Obama Offers Federal Support to Oklahoma

Thu May 30, 2013 - West Edition
Nedra Pickler - ASSOCIATED PRESS


The extraordinarily powerful twister that struck Moore was known as an EF5, ranking it at the top of the enhanced Fujita scale used to measure tornado strength.
The extraordinarily powerful twister that struck Moore was known as an EF5, ranking it at the top of the enhanced Fujita scale used to measure tornado strength.

MOORE, Oklahoma (AP) President Barack Obama visited tornado-devastated Moore, Okla., consoling people staggered by the loss of life and property and promising that the government will be behind them "every step of the way."

The extraordinarily powerful twister that struck Moore was known as an EF5, ranking it at the top of the enhanced Fujita scale used to measure tornado strength.

The president offered moral and monetary support in the wake of the monstrous tornado that killed 24 people, including 10 children.

Standing with Oklahoma Gov. Mary Fallin and other state and federal officials, Obama recognized the substantial rebuilding job ahead and said "our hearts go out to you."

The White House said the Federal Emergency Management Agency has already provided $57 million in rebates and incentives to help build about 12,000 storm shelters in Oklahoma.

“These storm shelters can be the difference between life and death,” Presidential Spokesman Josh Earnest said to reporters accompanying Obama to Oklahoma on Air Force One.

Once on the ground in Oklahoma, Obama urged the American people to make contributions, saying the damage was "pretty hard to comprehend." Obama said the tornado destroyed some 1,200 homes and damaged thousands more.

Shortly after his arrival on a partly cloudy day, Obama rode past grassy fields strewn with scattered debris, witnessing devastation so awesome that it appeared as if garbage had literally rained from the sky.

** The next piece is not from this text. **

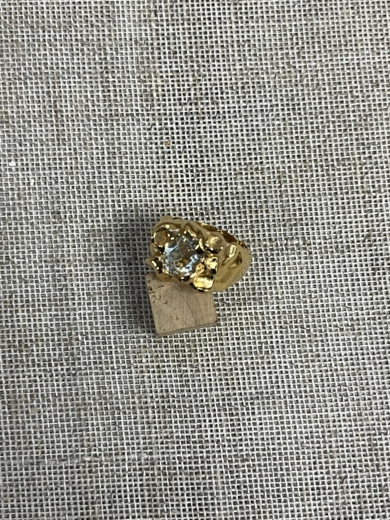 Anillo Meteorito con Aguamarina|JoyeríadeLoiz Jewelry| Compra arte en Flecha.es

His first stop was the demolished site of the Plaza Towers Elementary School, where seven students were killed when the tornado turned the one-story building into a heap of bricks, broken concrete and twisted metal.

“I know this is tough,” he told superintendent Susie Pierce as he gripped her hand. As he walked, the demolished school was on his left and on his right, homes as far as the eye could see were reduced to piles of rubble. Vehicles were turned upside down and toys like a pink doll carriage and children’s books were strewn with furniture and ripped out wall insulation. Every tree had been stripped of its leaves and bark.